5.  The trailer class.  These are folks who finally save enough or borrow enough.....to have their one true home.....a house trailer.  They won't be moving upward....mostly because they are tied to a simple job and a permanent income level.  They split their votes between Republicans and Democrats.

6.  The college elite class.  These are folks who are pretty receptive to environmental causes, Democratic agendas, and always talking about "change".  They drive a hybrid car, live in a urban villa of sorts, and tend to socialize other college elite types.

7.  The union class.  Teachers, car industry folks, and dock-worker guys.  They all vote Democrat in bulk and live in a pretty decent house.  They take vacations to Vegas and Atlantic City.  They rarely socialize with anyone, except their own class.

8.  Heartland class.  These are the guys who vote Conservative, live in moderate homes, and have dreams about moving ahead, but never do.  They take their vacations down to Gulf Shores, Branson, or Orlando.

9.  Entrepreneurial class.  These are folks who come out of high school or college with an agenda, and are working their entire life to get ahead.  They vote mostly Conservative and latch onto political folks who talk tax reform or tax cuts.  Some will never get rich, although they might own their own Tasty Dip franchise, or run their own BP gas station.

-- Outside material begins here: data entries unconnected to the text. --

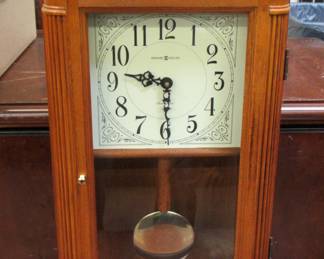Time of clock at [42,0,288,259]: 9:29
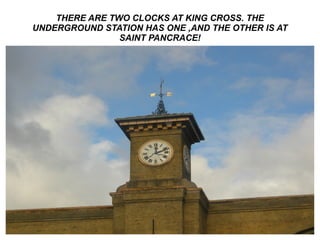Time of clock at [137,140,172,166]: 12:11
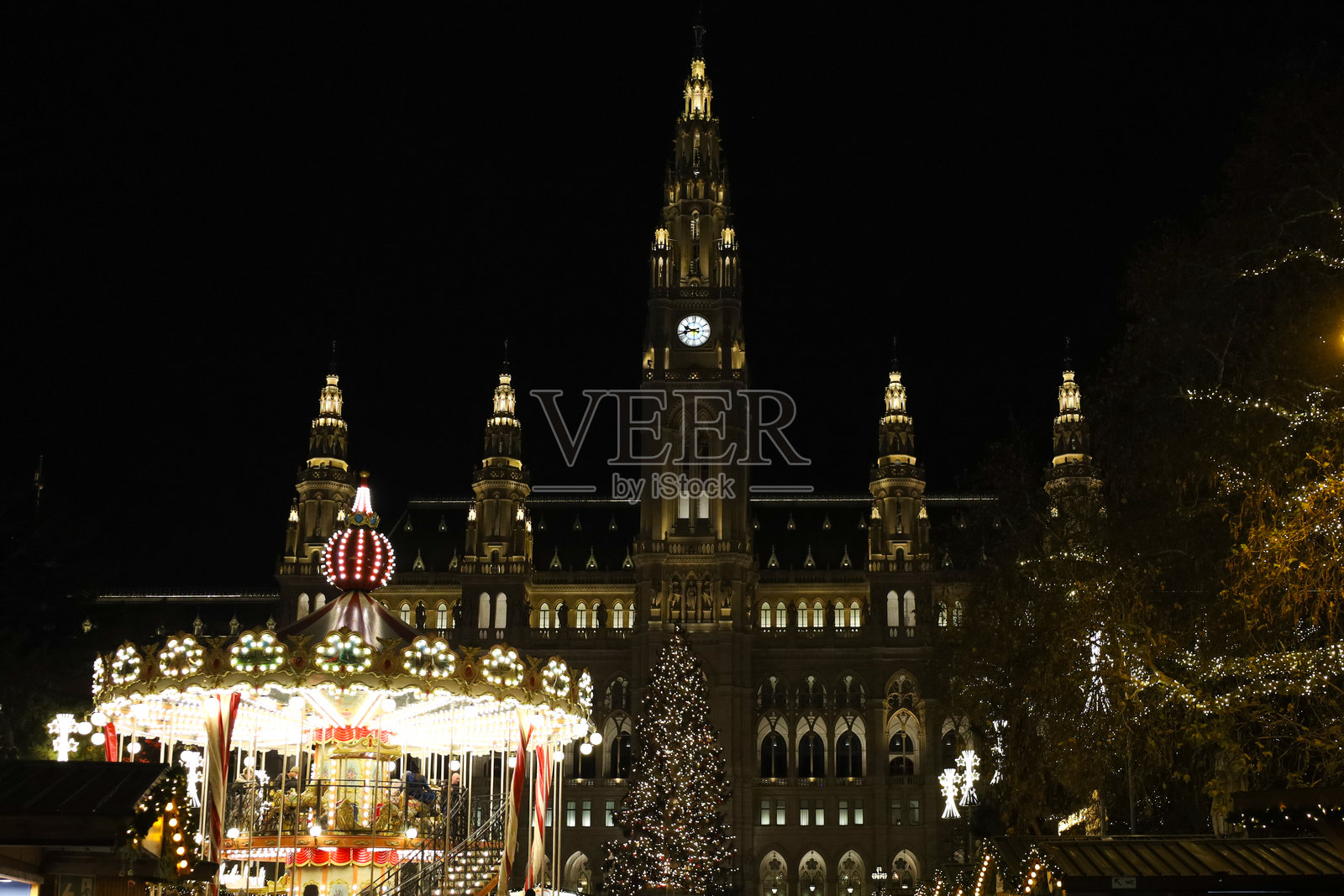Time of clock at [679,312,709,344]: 9:42
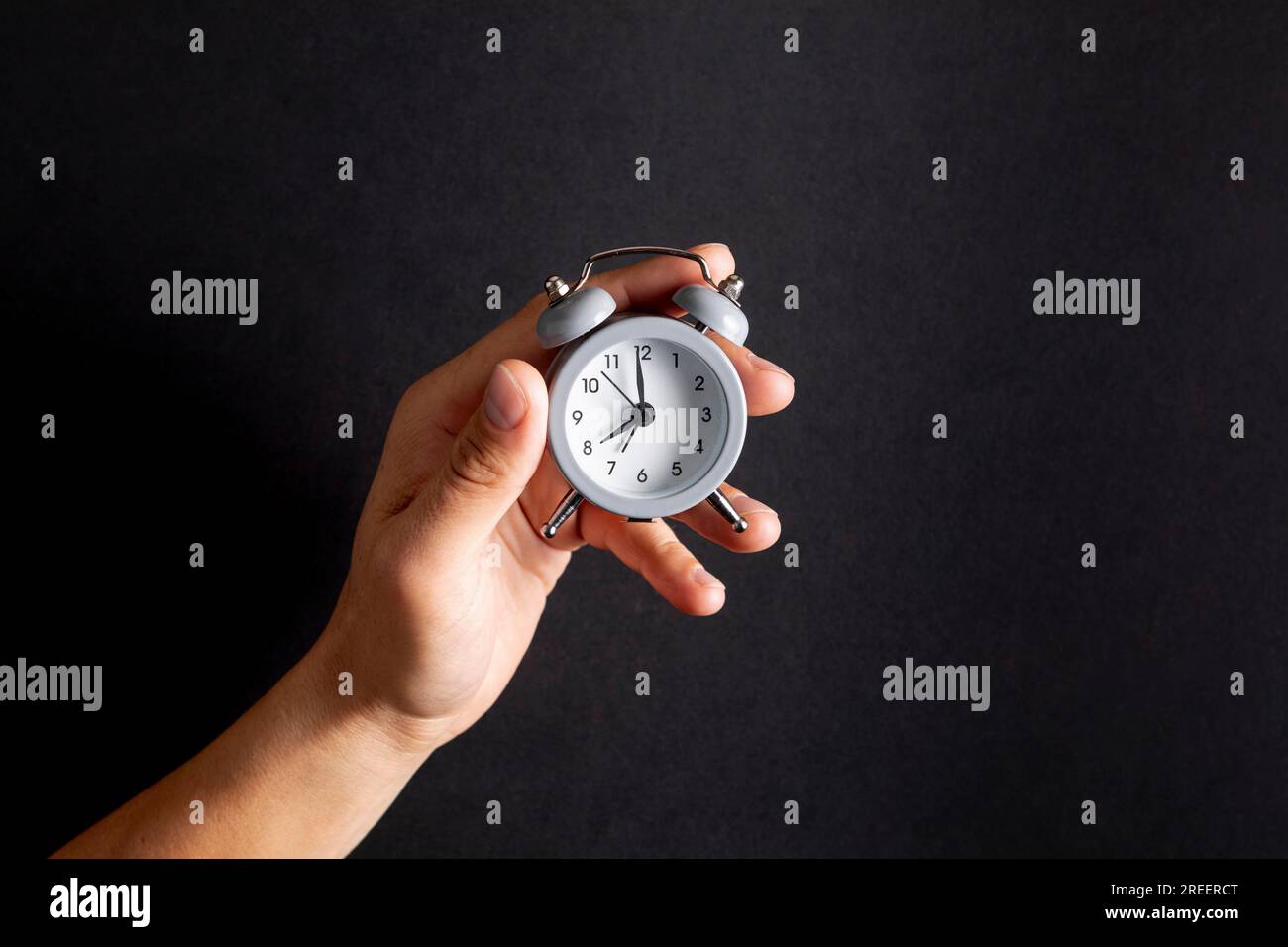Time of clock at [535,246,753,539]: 7:59
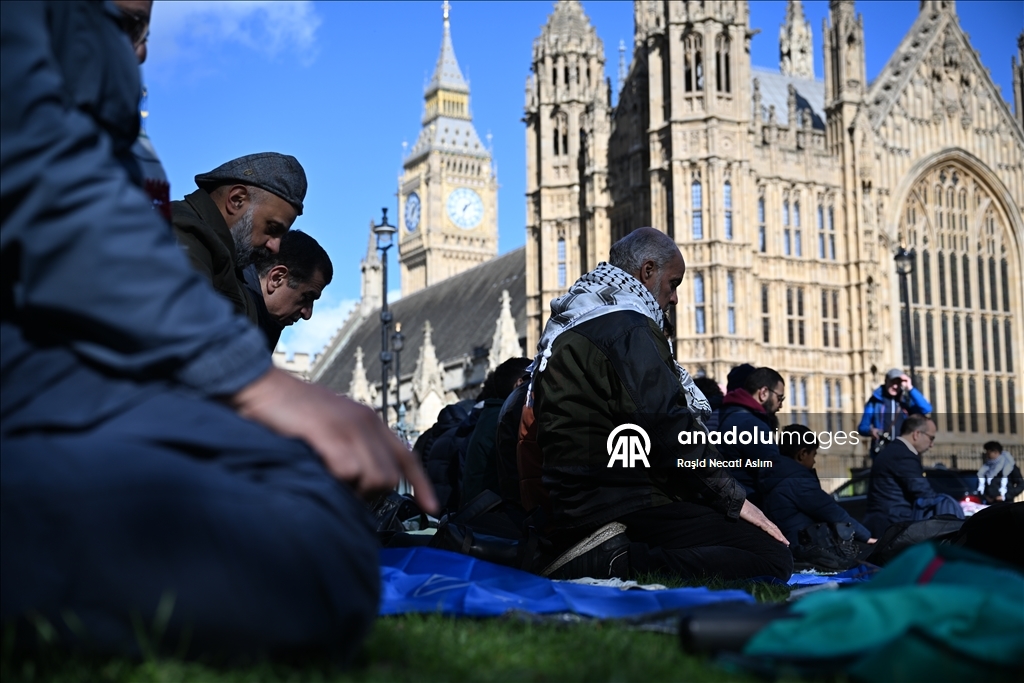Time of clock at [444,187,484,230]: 1:32
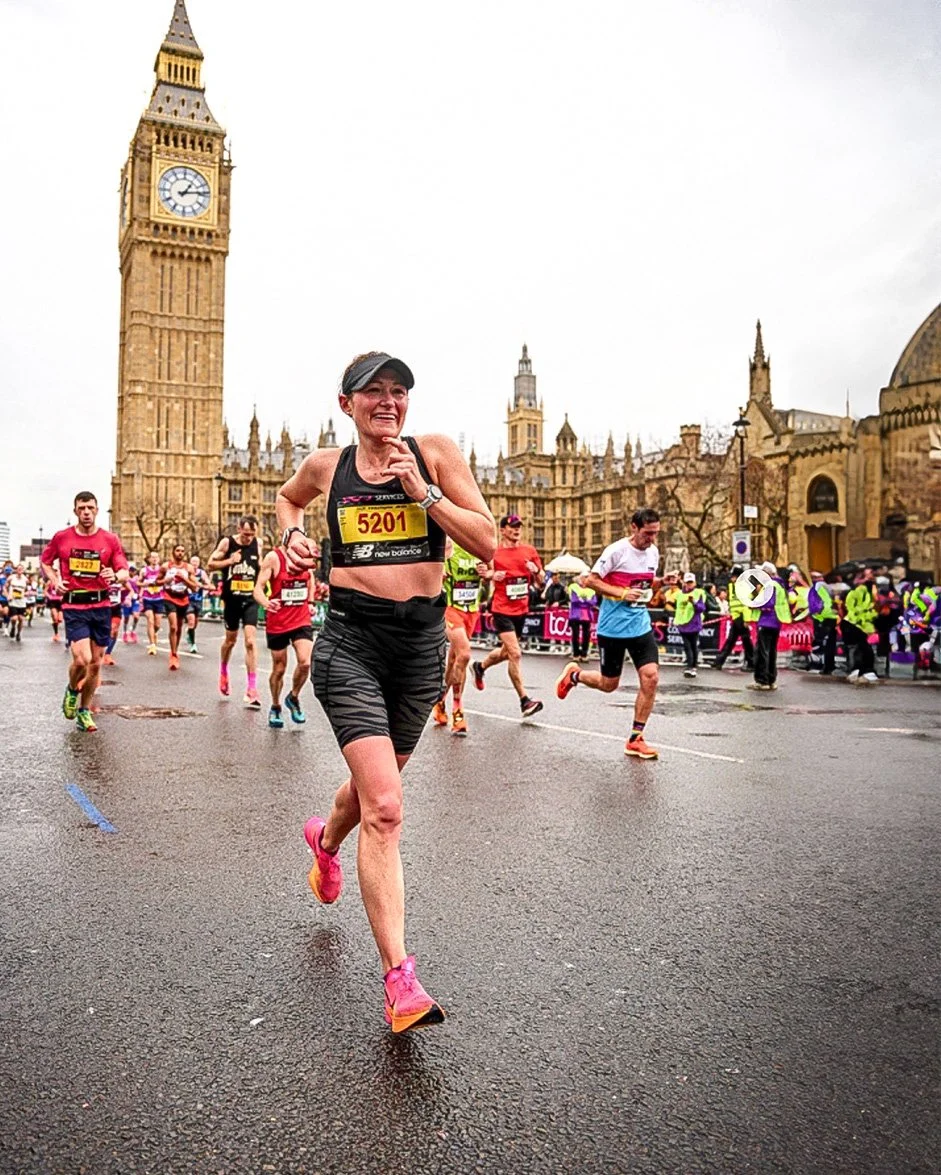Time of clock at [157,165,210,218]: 1:13
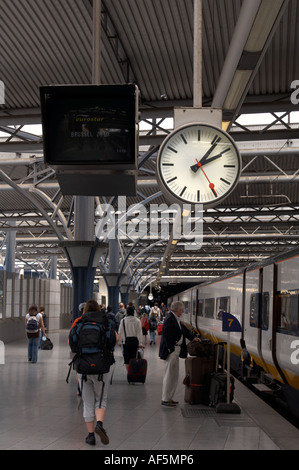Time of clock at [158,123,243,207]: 2:06
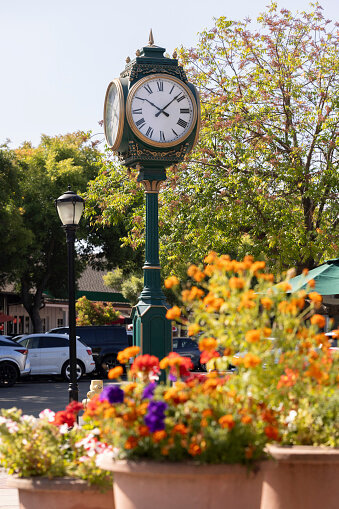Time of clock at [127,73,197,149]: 10:08
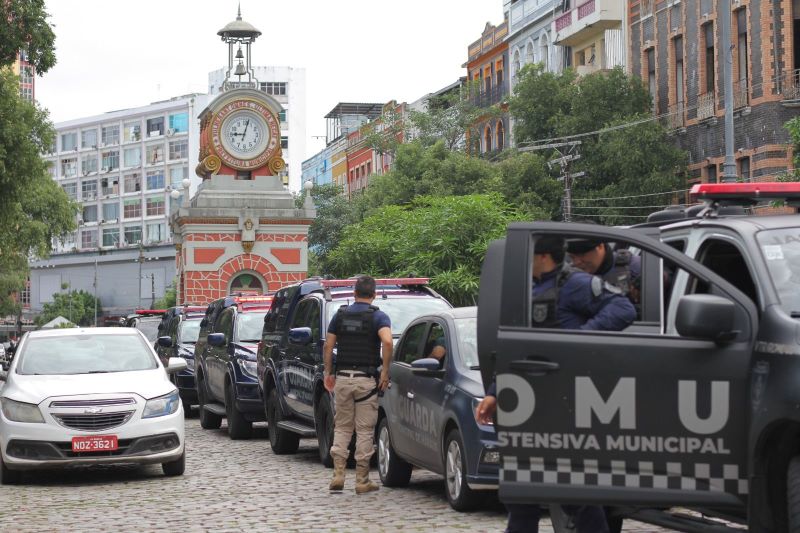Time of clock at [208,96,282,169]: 9:02
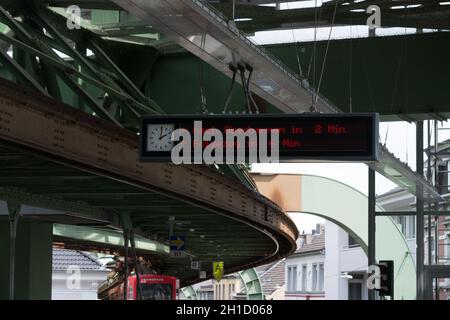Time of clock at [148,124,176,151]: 2:00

10.  Farm class.  These are the folks who provide the pork for your table or the pecans for your pie.  They tend to split their vote.....going from one party this year because of what they think....to another party in four years.  They live a simple life and if they take five days a year off and visit relatives the next state over.....that might be it for a vacation.

I realize I am suggesting something radical.....but there just aren't three classes of people in America anymore.

My Neighborhood

We had an unusual event in DC over the weekend....a public summit.  The mayor came up with this idea....rent out an arena.....toss in enough tables for roughly 1,800 folks....and electronically connect each table to some network to register "votes".

The deal was that you'd come in and talk up a couple of topics....which always get folks excited.  Examples: cheap housing, corruption, traffic, police, fire protection, public education, libraries, etc.  Then folks around the tables would have some time to sell other folks at the table on the need for more cops, cheaper housing, or less corruption.  Eventually, some guy at the front would hollow out to take a vote to prioritize the four talking points, and they would register votes, then move onto the next topics.

There were several issues with this idea and the event.  First, there was no real money in the mayor's budget to cover the cost....$600k.  The city found some money and got donations to cover the rest.

Second, there was this rule tossed out early in the event....NO Twitter.  Folks got kinda upset about this and quickly voiced that you just couldn't stop them from Twiterring.  So the mayor's folks eventually backed down on that rule.

Third, no is real sure if this really does anything....except make 1,800 folks think they are part of the process.  My guess is that a huge portion of the players at this event....were community leaders and they go back to claim that they are part of the city's process.  They feel good....even if nothing ever happens.

The truth here is that you could gather eight guys off the street and probably get the same results in a matter of thirty minutes.  Political folks usually aren't willing to engage the public in that simple type of setting.  They want big results.

As the months go by, a couple of these established priorities will be worked on and the mayor will proudly proclaim that they did take three out of the top ten ideas....and made a success out of them.  In four years, we will likely repeat this exercise.  It makes folks feel good, and that usually make political folks feel good too.  Don't get excited here.....it's not we can all meet in some arena, discuss how we dislike the mayor and the city council.....then agree to fire the mayor or city council right there on the spot.  They'd never be stupid enough to allow that.